-- start of Provided text --

Reputation: 2489
Based on a data.table, DT, with m string columns, how can flag rows in which a string, let's say "BlaBla" appears in at least one column?
What I want is:
DT[, flag_BlaBLa:=(test if "BlaBLa" appears in any column except the first one)]
I do not want to make explicit reference to column names. Rather I need to refer to col 2 to the max col number in DT (perhaps: 2:ncol(DT)
). Why not? In reality, I have a list of data.frames, with varying number of columns in each. I need to create the flag, as indicated above, for all the data.frames in the list
Edit1: adding a reproducible example. Edit2: changing some 'BlaBLa' strings to 'BlaBLa+something'. This should also be matched considered a match as they include 'BlaBLa'.

-- end of Provided text --
-- start of Information provided --

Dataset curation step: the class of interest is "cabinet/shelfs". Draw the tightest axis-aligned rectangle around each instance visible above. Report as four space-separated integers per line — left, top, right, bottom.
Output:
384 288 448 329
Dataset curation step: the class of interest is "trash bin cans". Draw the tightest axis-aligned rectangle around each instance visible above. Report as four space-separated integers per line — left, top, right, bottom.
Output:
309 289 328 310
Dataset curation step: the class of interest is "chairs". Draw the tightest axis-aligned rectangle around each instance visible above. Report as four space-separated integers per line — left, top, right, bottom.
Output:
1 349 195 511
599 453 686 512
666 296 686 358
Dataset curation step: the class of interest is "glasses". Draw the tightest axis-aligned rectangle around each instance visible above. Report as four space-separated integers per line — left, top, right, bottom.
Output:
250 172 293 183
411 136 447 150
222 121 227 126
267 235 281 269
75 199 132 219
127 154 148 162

-- end of Information provided --
-- start of Information provided --

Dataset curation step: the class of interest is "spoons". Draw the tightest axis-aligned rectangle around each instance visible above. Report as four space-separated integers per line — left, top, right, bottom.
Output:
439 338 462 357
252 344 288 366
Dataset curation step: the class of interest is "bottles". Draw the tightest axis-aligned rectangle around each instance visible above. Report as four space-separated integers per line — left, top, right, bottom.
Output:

-- end of Information provided --
-- start of Information provided --

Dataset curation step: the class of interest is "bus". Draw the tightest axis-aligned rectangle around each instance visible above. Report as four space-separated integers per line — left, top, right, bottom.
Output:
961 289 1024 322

-- end of Information provided --

→ **Stated exercise 1**
Decide whether each statement below agrees with the forum post about flagging rows in a data.table. For each, answer yes or no and quote the exact words from the post that decide it.
(a) The asker wants to refer to the columns by their names.
(b) Every data.frame in the asker's list has the same number of columns.
(c) A string such as 'BlaBLa+something' should count as a match.
→ **Stated exercise 2**
Answer these questions using the forum post about flagging rows in a data.table.
(a) What reputation does the post show?
(b) Which column should the test leave out?
(c) What did Edit1 add?

→ **Complete output 1**
(a) No: "I do not want to make explicit reference to column names."
(b) No: "with varying number of columns in each"
(c) Yes: "This should also be matched considered a match as they include 'BlaBLa'."

→ **Complete output 2**
(a) 2489
(b) The first one.
(c) A reproducible example.